Give again, word for word, every line in the entries below from the line with "United States, site" up to and including the line with "common name: american marten", and no other line.

[Material for the task]

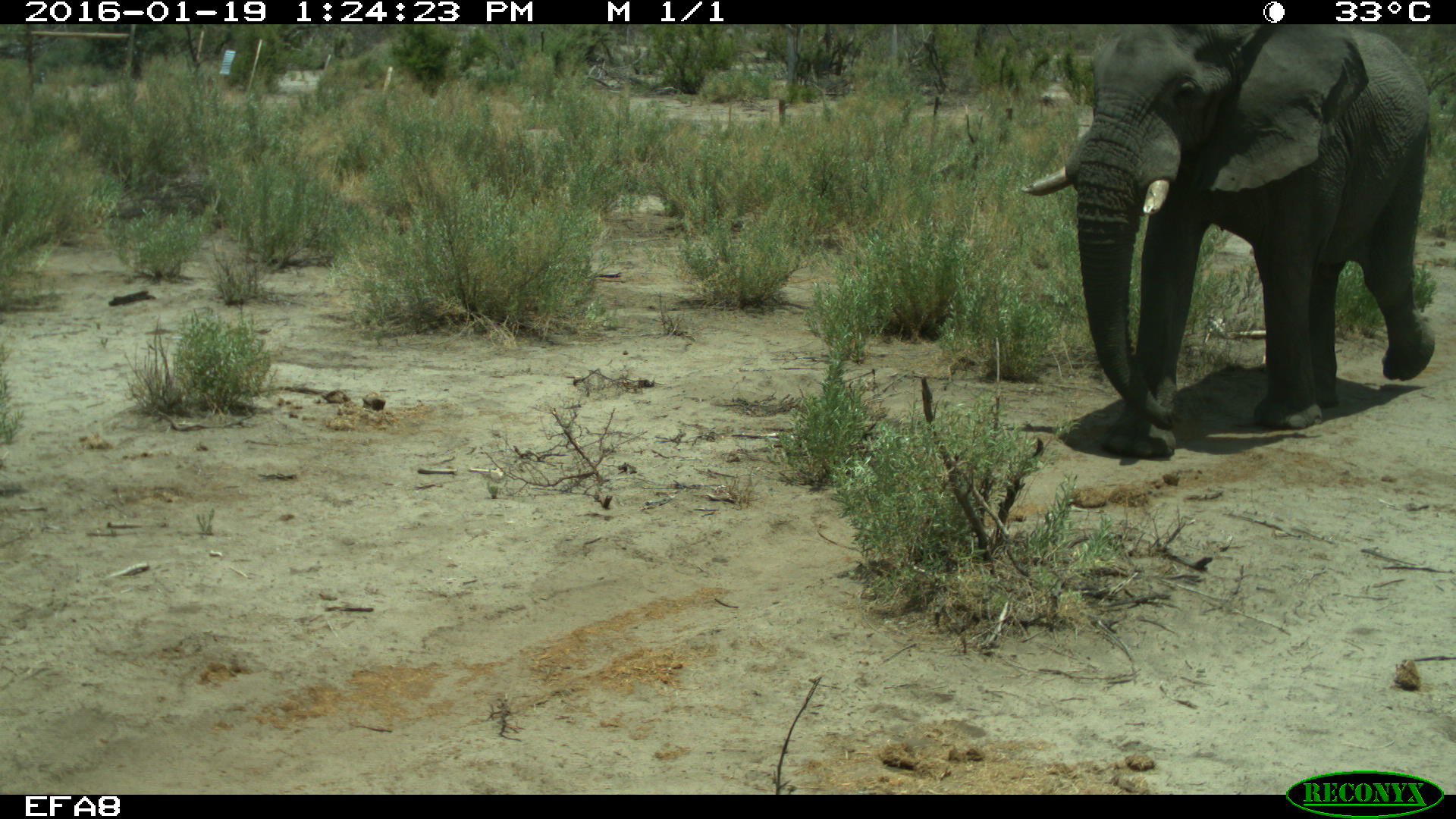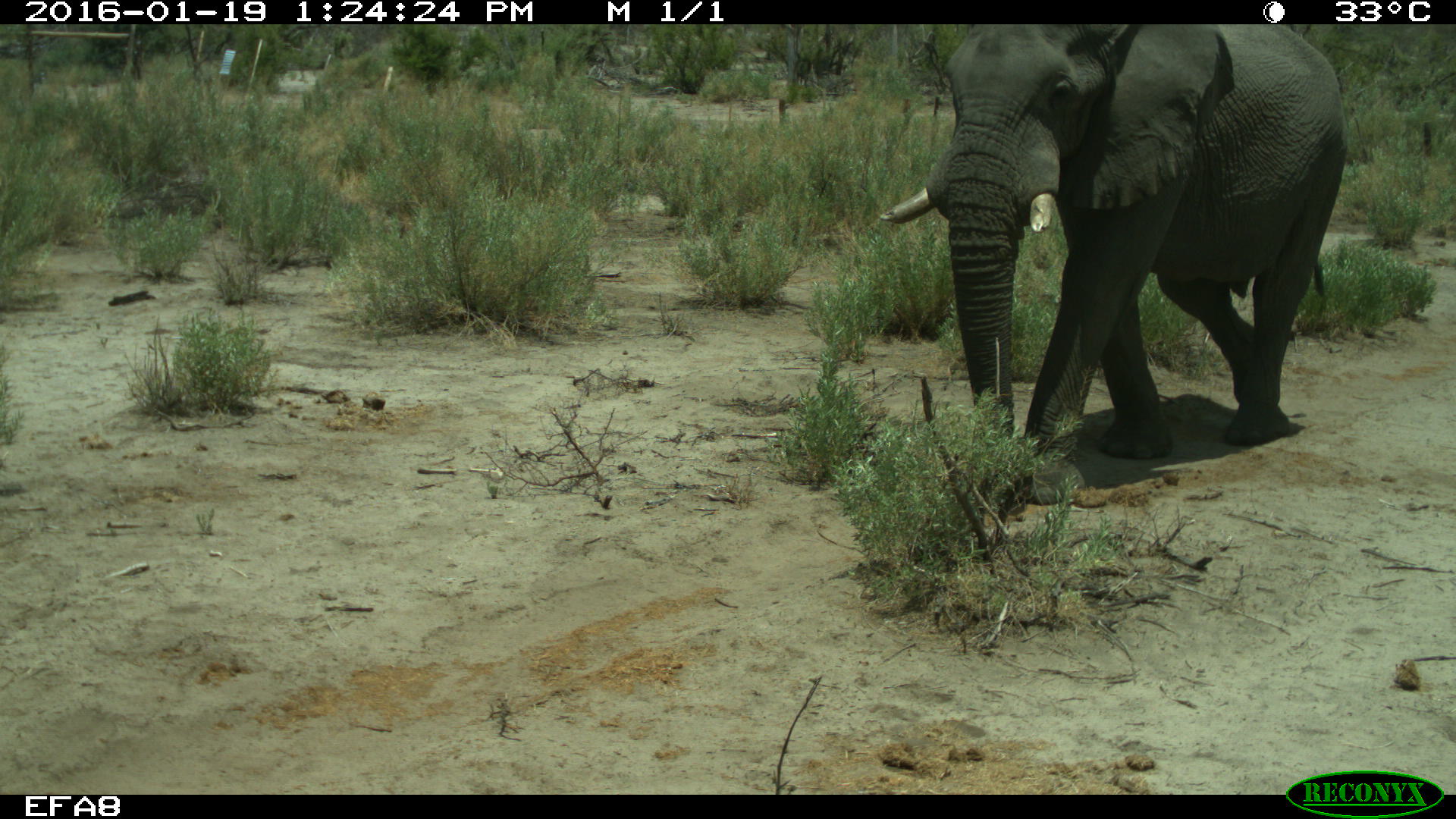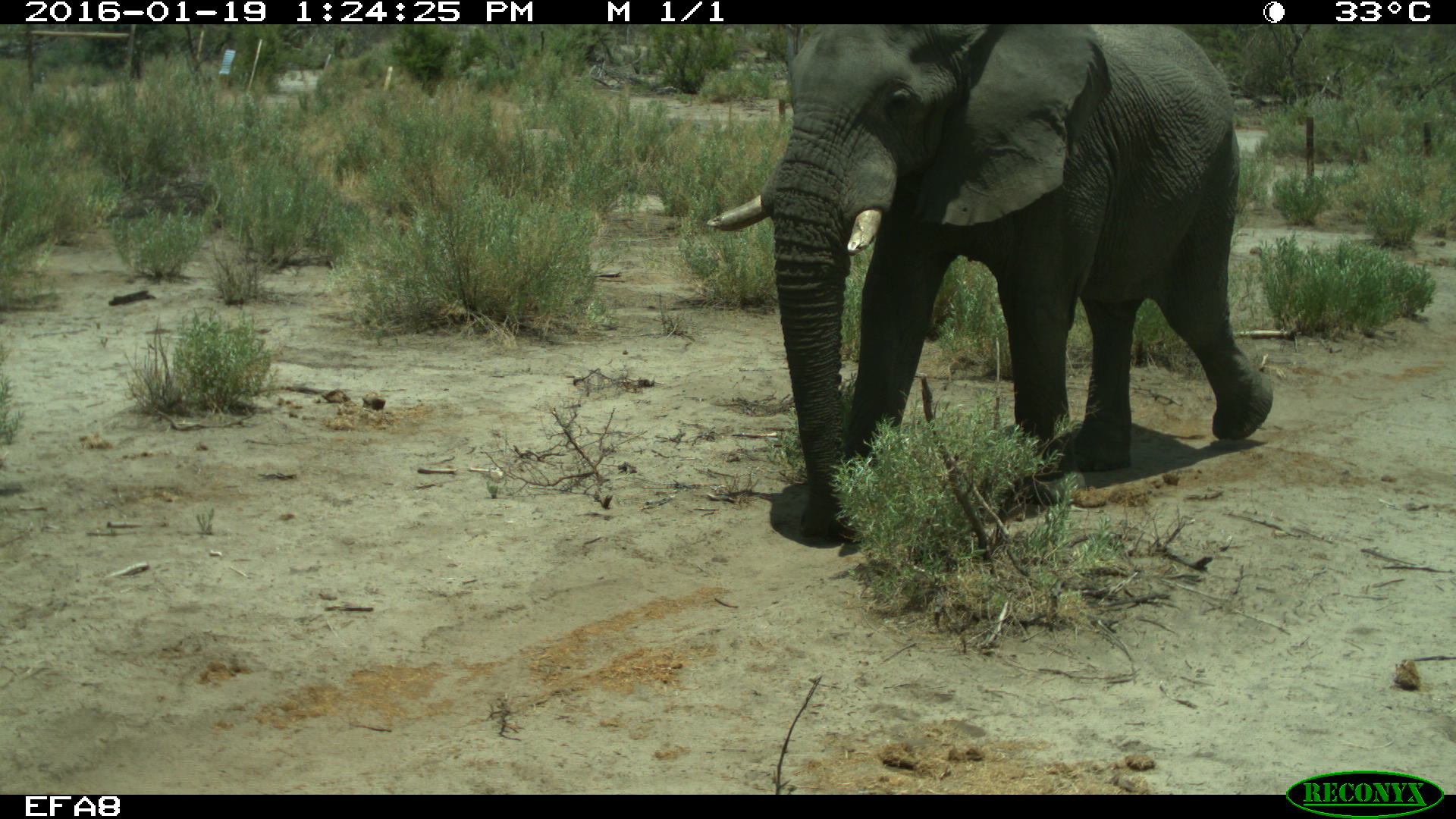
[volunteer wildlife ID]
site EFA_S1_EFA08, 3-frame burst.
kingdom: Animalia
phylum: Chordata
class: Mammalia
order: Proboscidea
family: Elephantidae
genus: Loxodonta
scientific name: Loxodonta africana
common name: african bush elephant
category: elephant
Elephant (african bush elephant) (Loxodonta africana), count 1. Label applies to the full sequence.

[/Material for the task]
[Material for the task]

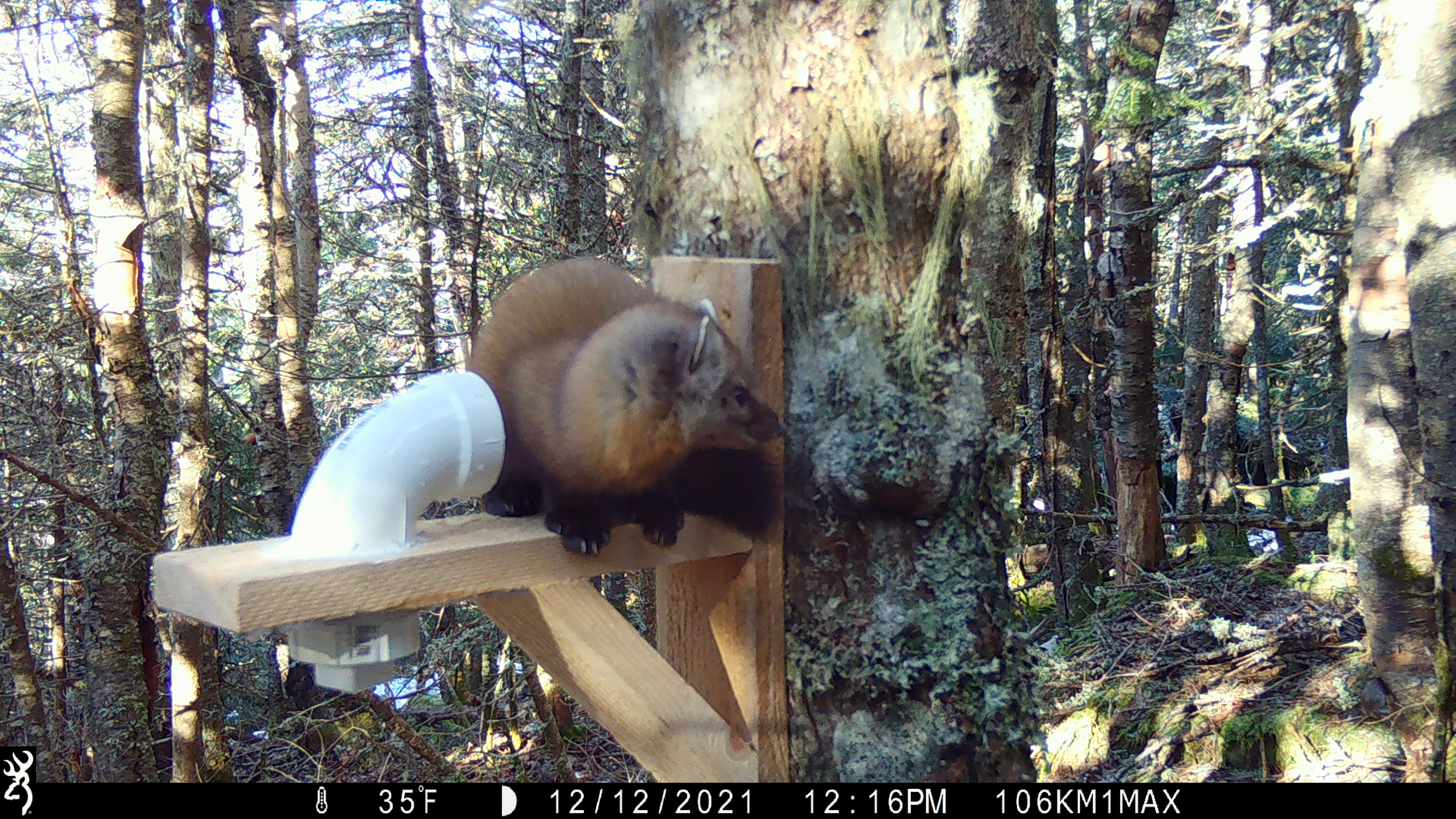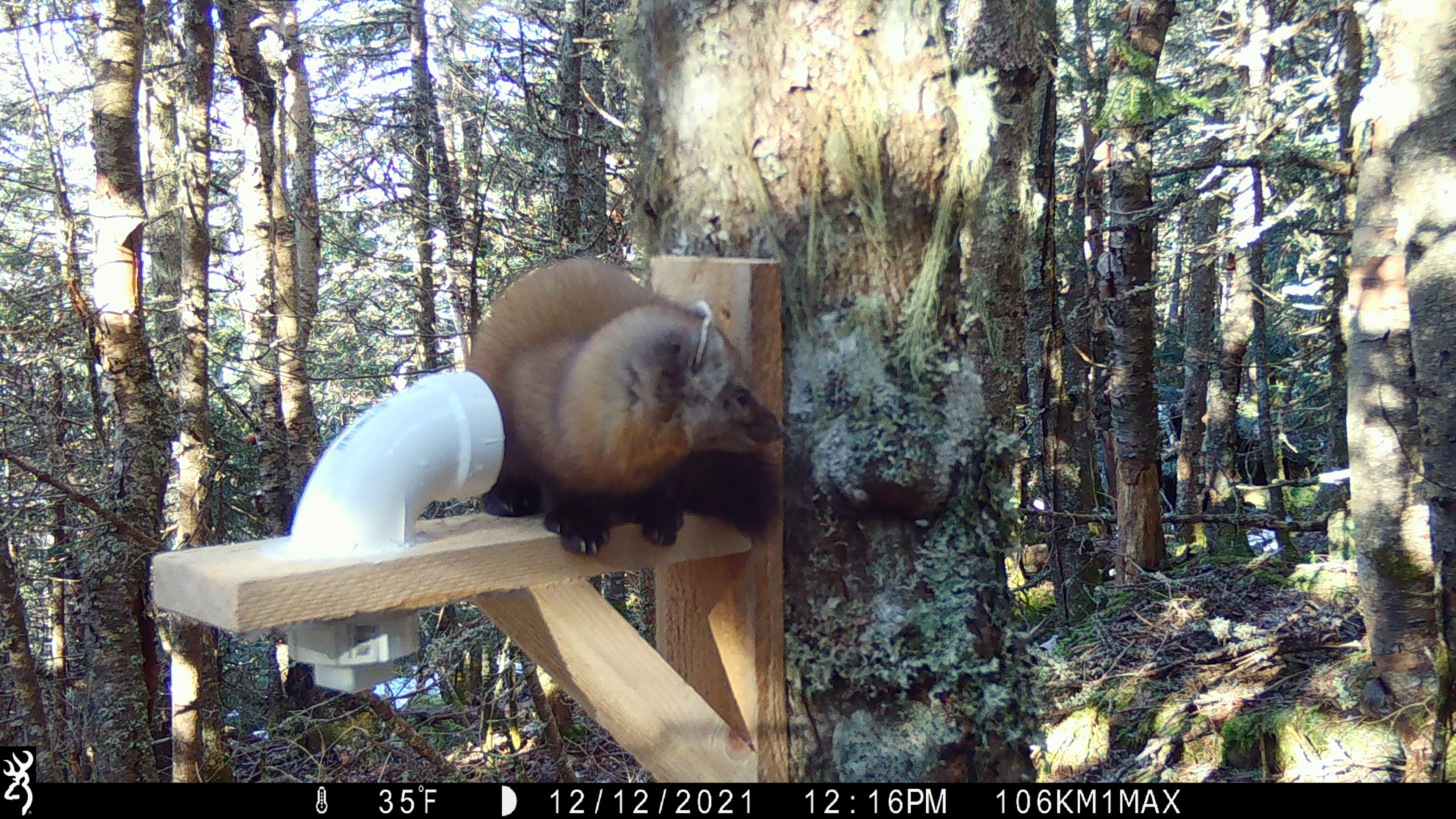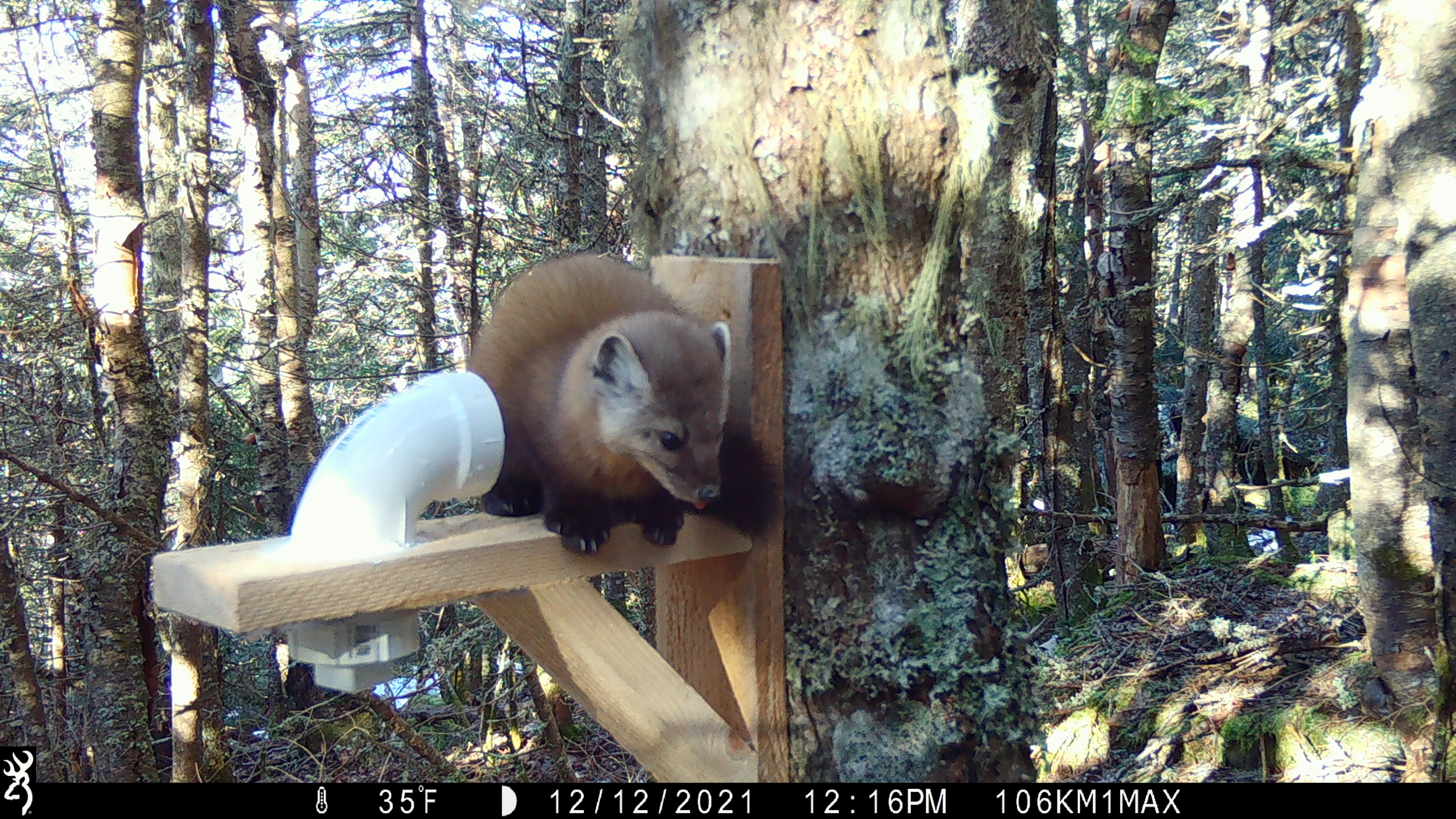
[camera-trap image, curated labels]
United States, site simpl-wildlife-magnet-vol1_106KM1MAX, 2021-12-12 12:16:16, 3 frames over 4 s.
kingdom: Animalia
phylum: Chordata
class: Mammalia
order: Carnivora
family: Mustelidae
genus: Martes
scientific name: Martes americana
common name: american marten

[/Material for the task]

| Finished task |
United States, site simpl-wildlife-magnet-vol1_106KM1MAX, 2021-12-12 12:16:16, 3 frames over 4 s.
kingdom: Animalia
phylum: Chordata
class: Mammalia
order: Carnivora
family: Mustelidae
genus: Martes
scientific name: Martes americana
common name: american marten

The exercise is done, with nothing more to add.